Discovery requires you to specify which targets (regions/accounts) to scan. This is done in your agent configuration using the scanTargets option:

agent {
  discovery {
    enabled = true
    interval = 10.min
    scanTargets = new Listing {
      new {
        label = "us-east-1-target"
        config = new aws.Config {
          region = "us-east-1"
        }
      }
      new {
        label = "eu-west-1-target"
        config = new aws.Config {
          region = "eu-west-1"
        }
      }
    }
  }
}

Important: Discovery targets are configured separately from the targets you define in your formae.

How Discovery Works

To ensure formae can coexist with other tools and doesn't force a rapid migration, newly discovered resources are tracked internally but not managed.

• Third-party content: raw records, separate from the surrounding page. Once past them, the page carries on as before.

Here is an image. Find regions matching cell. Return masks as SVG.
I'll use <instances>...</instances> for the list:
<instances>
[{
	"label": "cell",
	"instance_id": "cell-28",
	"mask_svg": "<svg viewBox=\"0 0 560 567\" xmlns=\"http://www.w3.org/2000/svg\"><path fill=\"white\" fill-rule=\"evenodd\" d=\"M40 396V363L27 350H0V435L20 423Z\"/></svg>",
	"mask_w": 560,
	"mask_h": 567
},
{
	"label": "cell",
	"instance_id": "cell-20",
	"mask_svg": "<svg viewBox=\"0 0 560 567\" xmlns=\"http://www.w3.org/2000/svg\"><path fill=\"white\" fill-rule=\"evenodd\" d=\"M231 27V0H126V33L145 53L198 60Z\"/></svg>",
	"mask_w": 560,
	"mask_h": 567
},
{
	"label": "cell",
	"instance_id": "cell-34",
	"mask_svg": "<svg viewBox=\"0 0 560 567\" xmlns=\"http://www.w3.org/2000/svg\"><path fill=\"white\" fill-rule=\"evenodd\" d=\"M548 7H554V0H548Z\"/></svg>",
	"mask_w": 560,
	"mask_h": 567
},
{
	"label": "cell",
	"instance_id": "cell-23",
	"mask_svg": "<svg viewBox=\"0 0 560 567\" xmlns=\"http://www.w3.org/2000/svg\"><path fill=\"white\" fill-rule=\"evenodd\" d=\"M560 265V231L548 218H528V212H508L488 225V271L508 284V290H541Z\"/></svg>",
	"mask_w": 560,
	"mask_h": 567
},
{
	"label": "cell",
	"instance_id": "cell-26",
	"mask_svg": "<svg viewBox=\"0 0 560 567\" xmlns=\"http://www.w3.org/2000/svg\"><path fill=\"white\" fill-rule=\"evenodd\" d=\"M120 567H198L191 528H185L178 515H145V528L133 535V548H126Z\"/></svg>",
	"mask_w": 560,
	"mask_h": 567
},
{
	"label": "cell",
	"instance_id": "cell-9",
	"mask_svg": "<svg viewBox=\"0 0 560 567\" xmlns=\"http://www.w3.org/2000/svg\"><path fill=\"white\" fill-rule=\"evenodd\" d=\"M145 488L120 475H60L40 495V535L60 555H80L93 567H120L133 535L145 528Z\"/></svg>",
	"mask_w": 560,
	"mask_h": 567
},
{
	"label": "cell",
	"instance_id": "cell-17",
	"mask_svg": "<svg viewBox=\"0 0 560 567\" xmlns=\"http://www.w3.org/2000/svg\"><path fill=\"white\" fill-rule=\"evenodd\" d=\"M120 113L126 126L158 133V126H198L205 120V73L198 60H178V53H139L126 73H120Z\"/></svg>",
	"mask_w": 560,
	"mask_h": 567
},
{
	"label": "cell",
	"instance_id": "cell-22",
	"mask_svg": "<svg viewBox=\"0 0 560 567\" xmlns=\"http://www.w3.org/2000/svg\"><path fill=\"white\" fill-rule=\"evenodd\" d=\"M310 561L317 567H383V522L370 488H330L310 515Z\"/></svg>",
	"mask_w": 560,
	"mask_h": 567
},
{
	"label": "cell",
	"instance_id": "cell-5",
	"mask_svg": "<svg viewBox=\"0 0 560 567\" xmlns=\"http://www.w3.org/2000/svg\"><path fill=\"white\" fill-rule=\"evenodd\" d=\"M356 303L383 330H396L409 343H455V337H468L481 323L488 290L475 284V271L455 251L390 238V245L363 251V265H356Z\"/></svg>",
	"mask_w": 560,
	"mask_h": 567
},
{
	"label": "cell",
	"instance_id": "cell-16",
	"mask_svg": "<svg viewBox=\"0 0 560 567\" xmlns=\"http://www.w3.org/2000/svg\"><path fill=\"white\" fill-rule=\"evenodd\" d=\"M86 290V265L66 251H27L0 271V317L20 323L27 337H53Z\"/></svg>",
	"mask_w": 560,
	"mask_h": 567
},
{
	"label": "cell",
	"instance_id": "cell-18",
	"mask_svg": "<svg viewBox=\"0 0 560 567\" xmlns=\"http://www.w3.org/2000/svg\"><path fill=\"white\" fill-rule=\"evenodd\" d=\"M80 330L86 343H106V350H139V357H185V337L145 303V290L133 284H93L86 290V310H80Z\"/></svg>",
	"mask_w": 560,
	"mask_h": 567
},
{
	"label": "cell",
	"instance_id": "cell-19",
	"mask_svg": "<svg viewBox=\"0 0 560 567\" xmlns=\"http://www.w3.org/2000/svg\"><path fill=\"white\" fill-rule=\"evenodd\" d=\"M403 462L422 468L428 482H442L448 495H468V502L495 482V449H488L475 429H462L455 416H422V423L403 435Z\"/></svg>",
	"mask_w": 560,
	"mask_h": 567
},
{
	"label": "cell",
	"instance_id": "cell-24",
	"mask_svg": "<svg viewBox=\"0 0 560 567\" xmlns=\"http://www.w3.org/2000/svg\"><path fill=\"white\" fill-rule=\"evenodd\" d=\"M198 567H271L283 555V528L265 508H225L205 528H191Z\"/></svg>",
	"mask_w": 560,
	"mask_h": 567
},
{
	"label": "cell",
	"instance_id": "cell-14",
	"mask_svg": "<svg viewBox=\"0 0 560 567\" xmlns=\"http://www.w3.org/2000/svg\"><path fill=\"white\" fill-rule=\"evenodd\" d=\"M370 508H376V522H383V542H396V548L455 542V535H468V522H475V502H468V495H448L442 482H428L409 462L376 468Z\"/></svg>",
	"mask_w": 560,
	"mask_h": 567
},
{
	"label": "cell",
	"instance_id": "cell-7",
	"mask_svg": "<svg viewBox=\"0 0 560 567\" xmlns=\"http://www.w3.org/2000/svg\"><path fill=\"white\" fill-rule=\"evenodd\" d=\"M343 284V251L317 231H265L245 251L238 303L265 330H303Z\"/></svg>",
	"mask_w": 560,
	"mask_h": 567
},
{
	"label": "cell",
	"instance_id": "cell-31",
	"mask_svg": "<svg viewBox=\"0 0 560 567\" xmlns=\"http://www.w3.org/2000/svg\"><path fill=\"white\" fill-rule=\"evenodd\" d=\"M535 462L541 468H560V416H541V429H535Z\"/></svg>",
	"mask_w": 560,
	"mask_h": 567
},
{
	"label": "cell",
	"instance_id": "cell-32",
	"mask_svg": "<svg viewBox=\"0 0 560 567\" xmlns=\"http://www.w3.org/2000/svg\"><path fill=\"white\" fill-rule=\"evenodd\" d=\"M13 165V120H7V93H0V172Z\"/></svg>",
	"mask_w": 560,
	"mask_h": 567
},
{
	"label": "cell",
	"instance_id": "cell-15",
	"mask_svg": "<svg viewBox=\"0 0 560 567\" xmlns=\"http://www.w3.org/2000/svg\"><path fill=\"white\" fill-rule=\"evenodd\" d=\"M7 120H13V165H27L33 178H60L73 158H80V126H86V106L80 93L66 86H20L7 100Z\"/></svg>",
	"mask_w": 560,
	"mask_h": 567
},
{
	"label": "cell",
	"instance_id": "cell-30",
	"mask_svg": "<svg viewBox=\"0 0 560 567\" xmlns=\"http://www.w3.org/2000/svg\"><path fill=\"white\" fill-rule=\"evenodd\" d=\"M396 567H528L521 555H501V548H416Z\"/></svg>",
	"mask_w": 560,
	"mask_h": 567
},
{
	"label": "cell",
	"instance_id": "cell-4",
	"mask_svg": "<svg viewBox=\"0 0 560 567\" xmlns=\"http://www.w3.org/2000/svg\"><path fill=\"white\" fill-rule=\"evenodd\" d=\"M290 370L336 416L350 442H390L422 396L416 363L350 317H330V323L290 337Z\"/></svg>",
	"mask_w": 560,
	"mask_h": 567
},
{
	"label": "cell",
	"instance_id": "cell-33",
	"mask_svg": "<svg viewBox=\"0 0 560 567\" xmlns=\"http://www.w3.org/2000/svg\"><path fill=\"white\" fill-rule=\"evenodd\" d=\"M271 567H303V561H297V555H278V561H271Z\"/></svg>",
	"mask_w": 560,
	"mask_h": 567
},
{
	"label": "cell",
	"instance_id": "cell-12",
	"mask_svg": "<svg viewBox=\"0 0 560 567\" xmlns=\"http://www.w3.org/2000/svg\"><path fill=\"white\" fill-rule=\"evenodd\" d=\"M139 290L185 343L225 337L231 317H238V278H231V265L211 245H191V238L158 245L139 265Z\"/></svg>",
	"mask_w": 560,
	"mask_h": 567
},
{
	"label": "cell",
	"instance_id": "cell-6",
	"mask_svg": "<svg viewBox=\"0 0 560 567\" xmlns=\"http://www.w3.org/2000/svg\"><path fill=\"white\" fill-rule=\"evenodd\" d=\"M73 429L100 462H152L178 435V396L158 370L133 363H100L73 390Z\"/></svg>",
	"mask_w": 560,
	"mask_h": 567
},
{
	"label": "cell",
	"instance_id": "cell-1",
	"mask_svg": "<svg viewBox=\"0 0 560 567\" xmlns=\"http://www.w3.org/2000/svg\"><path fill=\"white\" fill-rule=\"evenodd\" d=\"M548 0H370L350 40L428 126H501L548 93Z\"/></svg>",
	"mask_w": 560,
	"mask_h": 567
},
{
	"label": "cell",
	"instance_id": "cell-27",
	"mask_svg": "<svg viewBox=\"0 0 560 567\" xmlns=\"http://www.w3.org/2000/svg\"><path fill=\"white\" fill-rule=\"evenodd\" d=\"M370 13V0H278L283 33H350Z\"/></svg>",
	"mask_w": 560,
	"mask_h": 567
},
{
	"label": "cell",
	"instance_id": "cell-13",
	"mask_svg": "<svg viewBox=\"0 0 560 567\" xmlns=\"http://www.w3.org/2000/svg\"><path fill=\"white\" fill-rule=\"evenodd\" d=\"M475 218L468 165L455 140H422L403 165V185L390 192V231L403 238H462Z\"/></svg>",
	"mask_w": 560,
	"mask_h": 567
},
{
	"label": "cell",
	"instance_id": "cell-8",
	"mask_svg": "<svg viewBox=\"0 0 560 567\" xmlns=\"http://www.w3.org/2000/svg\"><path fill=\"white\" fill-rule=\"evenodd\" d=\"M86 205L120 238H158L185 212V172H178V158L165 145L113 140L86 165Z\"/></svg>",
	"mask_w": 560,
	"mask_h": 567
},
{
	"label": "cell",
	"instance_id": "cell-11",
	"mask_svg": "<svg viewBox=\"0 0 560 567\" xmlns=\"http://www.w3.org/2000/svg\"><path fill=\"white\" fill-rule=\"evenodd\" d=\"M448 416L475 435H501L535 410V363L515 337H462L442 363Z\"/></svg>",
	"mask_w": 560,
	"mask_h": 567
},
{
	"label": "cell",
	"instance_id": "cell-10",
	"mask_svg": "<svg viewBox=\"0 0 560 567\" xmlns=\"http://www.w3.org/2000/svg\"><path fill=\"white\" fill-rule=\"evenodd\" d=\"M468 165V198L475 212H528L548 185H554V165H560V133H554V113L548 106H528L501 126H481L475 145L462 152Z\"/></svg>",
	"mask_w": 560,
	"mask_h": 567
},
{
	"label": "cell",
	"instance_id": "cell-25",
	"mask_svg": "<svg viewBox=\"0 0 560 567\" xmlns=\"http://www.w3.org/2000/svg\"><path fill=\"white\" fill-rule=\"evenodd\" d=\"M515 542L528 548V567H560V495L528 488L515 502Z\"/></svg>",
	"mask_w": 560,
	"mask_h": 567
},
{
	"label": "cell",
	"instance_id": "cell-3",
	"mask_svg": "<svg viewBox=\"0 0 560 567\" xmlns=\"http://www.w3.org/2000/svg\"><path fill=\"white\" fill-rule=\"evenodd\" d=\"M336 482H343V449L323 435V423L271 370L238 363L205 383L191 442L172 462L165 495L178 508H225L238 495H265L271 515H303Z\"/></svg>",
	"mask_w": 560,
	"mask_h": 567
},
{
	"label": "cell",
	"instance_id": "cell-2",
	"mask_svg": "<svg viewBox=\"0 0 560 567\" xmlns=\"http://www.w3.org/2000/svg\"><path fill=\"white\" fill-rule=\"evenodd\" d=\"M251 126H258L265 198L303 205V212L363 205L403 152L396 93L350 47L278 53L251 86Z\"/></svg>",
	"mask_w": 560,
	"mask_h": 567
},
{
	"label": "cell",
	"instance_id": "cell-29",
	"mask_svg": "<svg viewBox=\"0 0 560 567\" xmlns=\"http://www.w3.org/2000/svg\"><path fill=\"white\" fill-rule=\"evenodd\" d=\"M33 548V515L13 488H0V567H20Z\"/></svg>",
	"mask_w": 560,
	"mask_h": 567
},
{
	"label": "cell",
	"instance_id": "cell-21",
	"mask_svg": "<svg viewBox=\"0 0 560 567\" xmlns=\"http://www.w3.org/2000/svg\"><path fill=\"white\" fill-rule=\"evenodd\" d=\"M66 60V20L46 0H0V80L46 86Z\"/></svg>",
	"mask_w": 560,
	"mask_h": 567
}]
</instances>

You cannot directly change them until you put them under management.

Example workflow:

  1. View discovered resources:

    formae inventory --query="managed:false"

  2. Extract unmanaged resources:

Extract all unmanaged resources:

formae extract --query="managed:false" discovered.pkl

Or extract specific resource types:

formae extract --query="managed:false type:AWS::S3::Bucket" s3-buckets.pkl

  1. Edit the extracted forma to add a stack label and description:

The extract command generates a stack with a commented-out label. Edit the file to provide a meaningful label and description:

local myStack = new formae.Stack {
  // Please provide a stack to bring the resources in this Forma under management
  label = "discovered-s3-buckets"  // Uncomment and set your label
  description = "S3 buckets discovered from existing infrastructure"  // Update with a meaningful description
}
myStack

  1. Apply the forma:
    formae apply --mode reconcile discovered.pkl

Once applied, formae manages these resources as if they were created through formae.

Resource Labeling During Discovery

When formae discovers resources, it needs to assign a label to each one. You can control how these labels are generated using the labelTagKeys setting in your discovery configuration.

How it works:

The labelTagKeys setting specifies which cloud provider tags to use when creating resource labels. For example, a common AWS convention is to use a "Name" tag for resources.

Configuration example:

discovery {
  labelTagKeys = new Listing {
    "Name"
  }
}

With this configuration, if a discovered S3 bucket has a tag Name: my-app-bucket, the resource label will be set to my-app-bucket.

Using multiple tags:

You can specify multiple tags to create more descriptive labels:

discovery {
  labelTagKeys = new Listing {
    "Name"
    "Environment"
  }
}

If a resource has tags Name: web-server and Environment: production, the label will be web-server-production (tags are concatenated with a dash).

Tip: Choose tag keys that reflect your organization's tagging strategy. Using consistent tags across your infrastructure makes discovered resource labels more meaningful and easier to work with.

Handling duplicate labels:

If the resulting label is not unique, formae automatically appends an incrementing integer to ensure uniqueness. This is common with resources launched from the same template, like EC2 instances: - First instance: web-server-production - Second instance: web-server-production-1 - Third instance: web-server-production-2

Tip: Discovery is especially useful when adopting formae in an existing environment. You can gradually bring resources under management without disrupting your current workflows.

Resources managed by formae can still be managed by other tools at the same time. The synchronization process ensures formae stays up to date.